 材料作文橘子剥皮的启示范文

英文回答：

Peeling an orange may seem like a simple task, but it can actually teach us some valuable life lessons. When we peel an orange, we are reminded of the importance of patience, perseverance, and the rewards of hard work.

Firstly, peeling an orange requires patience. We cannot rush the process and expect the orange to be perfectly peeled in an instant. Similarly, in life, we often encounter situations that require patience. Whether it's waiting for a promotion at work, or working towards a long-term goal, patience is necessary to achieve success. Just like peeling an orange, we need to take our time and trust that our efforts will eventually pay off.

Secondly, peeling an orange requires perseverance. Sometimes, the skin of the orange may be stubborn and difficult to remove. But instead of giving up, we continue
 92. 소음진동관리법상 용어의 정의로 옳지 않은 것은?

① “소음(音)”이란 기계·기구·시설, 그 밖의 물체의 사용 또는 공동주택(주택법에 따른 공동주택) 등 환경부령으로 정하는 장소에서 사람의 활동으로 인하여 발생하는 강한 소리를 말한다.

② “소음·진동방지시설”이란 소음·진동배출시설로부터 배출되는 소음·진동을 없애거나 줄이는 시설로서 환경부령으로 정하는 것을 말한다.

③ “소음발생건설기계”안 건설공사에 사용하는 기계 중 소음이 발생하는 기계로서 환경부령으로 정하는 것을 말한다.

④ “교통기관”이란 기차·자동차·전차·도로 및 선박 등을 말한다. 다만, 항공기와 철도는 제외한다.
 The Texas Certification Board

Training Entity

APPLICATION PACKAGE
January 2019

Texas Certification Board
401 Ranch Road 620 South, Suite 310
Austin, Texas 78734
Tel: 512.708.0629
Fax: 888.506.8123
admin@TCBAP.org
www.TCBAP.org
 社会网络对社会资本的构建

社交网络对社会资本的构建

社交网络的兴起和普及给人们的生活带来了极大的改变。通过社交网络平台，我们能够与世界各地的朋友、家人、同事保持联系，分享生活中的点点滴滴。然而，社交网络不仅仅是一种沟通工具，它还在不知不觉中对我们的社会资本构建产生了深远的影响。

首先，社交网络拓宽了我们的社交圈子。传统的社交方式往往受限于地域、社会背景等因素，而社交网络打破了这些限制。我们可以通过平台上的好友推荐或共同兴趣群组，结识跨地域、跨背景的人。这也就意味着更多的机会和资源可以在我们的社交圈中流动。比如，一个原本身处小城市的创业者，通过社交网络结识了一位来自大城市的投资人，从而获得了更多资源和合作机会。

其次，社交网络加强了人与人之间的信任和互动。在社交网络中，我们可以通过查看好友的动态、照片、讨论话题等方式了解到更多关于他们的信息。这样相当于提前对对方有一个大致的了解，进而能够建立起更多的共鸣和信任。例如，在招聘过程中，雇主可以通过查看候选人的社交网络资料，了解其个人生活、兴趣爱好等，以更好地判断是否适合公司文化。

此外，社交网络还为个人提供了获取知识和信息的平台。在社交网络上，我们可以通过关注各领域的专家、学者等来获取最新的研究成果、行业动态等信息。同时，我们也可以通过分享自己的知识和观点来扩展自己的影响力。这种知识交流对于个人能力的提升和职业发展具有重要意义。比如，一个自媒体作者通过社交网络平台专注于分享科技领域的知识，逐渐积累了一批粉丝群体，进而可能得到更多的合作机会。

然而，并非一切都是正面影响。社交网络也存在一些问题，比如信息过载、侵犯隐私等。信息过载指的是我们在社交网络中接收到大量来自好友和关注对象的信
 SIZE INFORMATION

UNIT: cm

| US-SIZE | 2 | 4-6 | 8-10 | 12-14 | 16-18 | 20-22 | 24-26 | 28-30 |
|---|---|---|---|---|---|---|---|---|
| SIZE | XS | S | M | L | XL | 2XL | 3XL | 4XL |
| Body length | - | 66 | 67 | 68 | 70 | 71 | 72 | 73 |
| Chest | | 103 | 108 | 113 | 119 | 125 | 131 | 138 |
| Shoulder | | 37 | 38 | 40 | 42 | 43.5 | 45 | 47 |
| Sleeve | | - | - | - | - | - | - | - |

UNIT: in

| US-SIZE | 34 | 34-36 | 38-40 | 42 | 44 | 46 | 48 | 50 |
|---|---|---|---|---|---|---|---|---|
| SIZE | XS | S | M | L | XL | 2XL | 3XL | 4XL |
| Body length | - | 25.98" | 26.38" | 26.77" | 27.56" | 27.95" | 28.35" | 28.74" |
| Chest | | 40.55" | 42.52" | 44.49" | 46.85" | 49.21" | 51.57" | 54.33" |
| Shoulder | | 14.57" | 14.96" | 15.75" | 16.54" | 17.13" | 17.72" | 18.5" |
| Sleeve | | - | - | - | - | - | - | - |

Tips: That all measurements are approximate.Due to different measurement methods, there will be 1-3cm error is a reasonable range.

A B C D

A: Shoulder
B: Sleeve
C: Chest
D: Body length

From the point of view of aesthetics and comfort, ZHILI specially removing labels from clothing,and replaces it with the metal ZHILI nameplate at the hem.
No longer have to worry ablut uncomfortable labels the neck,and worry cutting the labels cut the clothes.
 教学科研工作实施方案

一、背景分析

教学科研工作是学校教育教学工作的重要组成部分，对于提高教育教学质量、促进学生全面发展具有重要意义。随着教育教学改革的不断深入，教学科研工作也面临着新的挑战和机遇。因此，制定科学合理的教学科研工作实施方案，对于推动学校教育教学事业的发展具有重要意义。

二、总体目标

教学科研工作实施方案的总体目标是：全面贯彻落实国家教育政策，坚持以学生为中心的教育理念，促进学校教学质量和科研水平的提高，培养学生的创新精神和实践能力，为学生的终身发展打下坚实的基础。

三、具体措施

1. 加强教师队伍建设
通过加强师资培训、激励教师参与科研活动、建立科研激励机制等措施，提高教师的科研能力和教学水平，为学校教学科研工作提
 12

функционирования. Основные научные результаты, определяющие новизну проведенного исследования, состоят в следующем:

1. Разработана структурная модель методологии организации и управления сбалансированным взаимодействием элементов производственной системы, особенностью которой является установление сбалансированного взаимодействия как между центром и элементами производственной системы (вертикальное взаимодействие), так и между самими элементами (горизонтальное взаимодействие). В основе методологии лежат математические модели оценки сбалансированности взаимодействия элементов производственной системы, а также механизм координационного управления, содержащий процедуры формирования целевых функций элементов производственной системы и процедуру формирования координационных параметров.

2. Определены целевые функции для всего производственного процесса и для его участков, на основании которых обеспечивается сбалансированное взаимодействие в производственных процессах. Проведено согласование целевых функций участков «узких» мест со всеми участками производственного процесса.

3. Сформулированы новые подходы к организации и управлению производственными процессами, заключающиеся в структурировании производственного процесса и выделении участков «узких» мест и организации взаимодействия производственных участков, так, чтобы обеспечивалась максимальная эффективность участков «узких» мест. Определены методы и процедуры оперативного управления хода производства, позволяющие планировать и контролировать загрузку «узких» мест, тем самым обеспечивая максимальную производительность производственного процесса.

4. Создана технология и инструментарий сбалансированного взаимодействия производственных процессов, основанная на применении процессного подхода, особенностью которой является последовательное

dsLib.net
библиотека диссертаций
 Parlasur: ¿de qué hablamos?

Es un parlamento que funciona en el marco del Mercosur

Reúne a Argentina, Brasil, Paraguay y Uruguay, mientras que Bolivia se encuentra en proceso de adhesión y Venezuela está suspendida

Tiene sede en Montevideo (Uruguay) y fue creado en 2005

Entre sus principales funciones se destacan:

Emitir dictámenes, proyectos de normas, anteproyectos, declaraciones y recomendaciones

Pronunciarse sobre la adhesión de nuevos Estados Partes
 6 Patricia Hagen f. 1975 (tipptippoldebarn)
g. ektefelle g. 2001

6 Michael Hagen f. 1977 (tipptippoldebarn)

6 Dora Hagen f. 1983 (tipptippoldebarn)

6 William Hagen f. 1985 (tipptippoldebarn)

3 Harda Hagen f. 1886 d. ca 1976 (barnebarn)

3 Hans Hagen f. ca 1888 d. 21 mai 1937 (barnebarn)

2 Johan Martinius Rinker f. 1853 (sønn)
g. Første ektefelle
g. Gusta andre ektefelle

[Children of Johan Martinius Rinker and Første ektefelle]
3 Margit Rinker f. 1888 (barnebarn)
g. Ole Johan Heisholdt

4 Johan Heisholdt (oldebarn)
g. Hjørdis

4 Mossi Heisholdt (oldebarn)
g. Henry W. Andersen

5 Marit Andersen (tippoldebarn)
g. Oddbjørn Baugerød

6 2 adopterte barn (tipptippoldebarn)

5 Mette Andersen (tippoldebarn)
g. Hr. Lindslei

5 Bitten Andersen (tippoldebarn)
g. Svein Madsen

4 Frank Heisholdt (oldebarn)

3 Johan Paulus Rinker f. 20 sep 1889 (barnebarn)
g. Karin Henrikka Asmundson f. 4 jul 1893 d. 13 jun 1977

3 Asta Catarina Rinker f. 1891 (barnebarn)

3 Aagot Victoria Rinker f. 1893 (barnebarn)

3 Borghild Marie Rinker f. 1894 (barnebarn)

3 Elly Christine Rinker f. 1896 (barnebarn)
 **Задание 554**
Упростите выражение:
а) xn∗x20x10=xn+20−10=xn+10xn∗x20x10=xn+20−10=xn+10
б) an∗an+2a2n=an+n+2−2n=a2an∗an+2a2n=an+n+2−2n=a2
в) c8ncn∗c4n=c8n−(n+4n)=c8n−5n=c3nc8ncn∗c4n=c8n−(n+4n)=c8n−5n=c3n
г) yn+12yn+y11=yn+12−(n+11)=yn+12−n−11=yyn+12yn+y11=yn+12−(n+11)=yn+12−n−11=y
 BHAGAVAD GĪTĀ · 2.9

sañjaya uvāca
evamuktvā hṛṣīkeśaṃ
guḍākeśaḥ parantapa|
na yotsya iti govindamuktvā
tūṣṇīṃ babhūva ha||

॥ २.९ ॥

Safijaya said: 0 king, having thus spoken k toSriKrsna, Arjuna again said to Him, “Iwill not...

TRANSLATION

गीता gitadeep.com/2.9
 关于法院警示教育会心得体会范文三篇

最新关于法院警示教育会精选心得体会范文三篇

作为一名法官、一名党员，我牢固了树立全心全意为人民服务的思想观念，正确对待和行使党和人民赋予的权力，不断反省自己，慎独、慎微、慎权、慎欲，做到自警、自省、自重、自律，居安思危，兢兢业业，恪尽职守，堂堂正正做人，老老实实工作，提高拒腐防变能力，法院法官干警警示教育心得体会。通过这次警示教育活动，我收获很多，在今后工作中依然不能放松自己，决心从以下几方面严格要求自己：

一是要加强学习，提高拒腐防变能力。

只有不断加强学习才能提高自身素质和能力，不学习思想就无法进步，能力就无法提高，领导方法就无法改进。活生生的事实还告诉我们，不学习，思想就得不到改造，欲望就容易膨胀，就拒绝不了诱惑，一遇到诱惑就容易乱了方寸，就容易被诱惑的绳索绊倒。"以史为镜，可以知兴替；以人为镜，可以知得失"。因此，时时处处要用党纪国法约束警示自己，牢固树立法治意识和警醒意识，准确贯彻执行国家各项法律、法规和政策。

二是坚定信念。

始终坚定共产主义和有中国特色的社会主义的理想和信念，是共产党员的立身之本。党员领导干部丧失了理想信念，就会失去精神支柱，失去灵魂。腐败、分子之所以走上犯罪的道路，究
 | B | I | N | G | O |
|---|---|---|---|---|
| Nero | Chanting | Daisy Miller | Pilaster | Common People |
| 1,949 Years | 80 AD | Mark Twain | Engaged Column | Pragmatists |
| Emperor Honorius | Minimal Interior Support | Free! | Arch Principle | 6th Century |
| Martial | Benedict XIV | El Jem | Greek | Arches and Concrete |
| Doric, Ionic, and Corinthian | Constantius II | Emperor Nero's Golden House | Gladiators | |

·····

Filter the data, keeping only the lines that contain "Body".

YOUR SOLUTION
| Body length | - | 66 | 67 | 68 | 70 | 71 | 72 | 73 |
| Body length | - | 25.98" | 26.38" | 26.77" | 27.56" | 27.95" | 28.35" | 28.74" |
D: Body length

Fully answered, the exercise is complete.